Document section =
○ ○ ○ ○ ○ ○ ○

WELLINGTON – Italy started stirring Monday, with millions allowed back to work as Europe’s longest coronavirus lockdown started easing, while the U.S. took halting steps to lift some restrictions even as tens of thousands of new cases were reported daily.

In Washington, the Senate convened for the first time since March. The Supreme Court heard arguments by telephone and allowed the world to listen in live — for the first time ever.

Dozens in Florida waited before sunrise for the 7 a.m. opening of Clearwater Beach. And a shuttered pork processing plant in South Dakota took its first steps toward reopening after more than 800 employees were infected with the coronavirus.

In Louisiana, state lawmakers were restarting their legislature — but feuded over whether they should return at all.

Political battles have become increasingly embedded in U.S. coronavirus policy. Republican Louisiana legislators irritated by Democratic Gov. John Bel Edwards’ decision to extend the state's stay-at-home order through May 15 were eager to return to work.

Democrats saw things differently: “It could be a devastating blow to the strides made and to the safety of our residents, our staff and members if we returned to business as usual prematurely,” Democratic leaders wrote in a letter.

The moves to open U.S. states came even as the country's one-day death toll stood at 1,313 with more than 25,500 confirmed new infections, according to a Sunday count by Johns Hopkins University. The real numbers are likely significantly higher.

Governments around the world have reported 3.5 million infections and more than 253,000 deaths as of Monday, including more than 68,000 dead in the United States, according to Johns Hopkins University. Deliberately concealed outbreaks, low testing rates and the severe strain the disease has placed on health care systems mean the true scale of the pandemic is undoubtedly much greater.

○ ○ ○ ○ ○ ○ ○

Collected data:

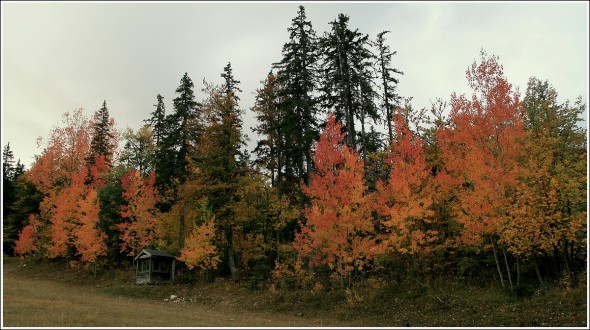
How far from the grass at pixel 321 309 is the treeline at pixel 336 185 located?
1.50 m

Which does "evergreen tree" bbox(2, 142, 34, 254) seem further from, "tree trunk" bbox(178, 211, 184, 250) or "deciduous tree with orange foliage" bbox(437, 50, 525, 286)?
"deciduous tree with orange foliage" bbox(437, 50, 525, 286)

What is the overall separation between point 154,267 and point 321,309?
17.8 metres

○ ○ ○ ○ ○ ○ ○

Work order 1 = From the news report, list every figure it attributes to Johns Hopkins University, with what each figure counts.
Work order 2 =
Answer these questions from the news report:
(a) At what time did Clearwater Beach open?
(b) How many employees of the South Dakota pork processing plant were infected?
(c) Through what date did Gov. John Bel Edwards extend Louisiana's stay-at-home order?

Answer area 1 =
- 1,313: the U.S. one-day death toll
- More than 25,500: confirmed new U.S. infections
- 3.5 million: infections reported by governments around the world
- More than 253,000: deaths reported by governments around the world
- More than 68,000: deaths in the United States

Answer area 2 =
(a) 7 a.m.
(b) More than 800
(c) May 15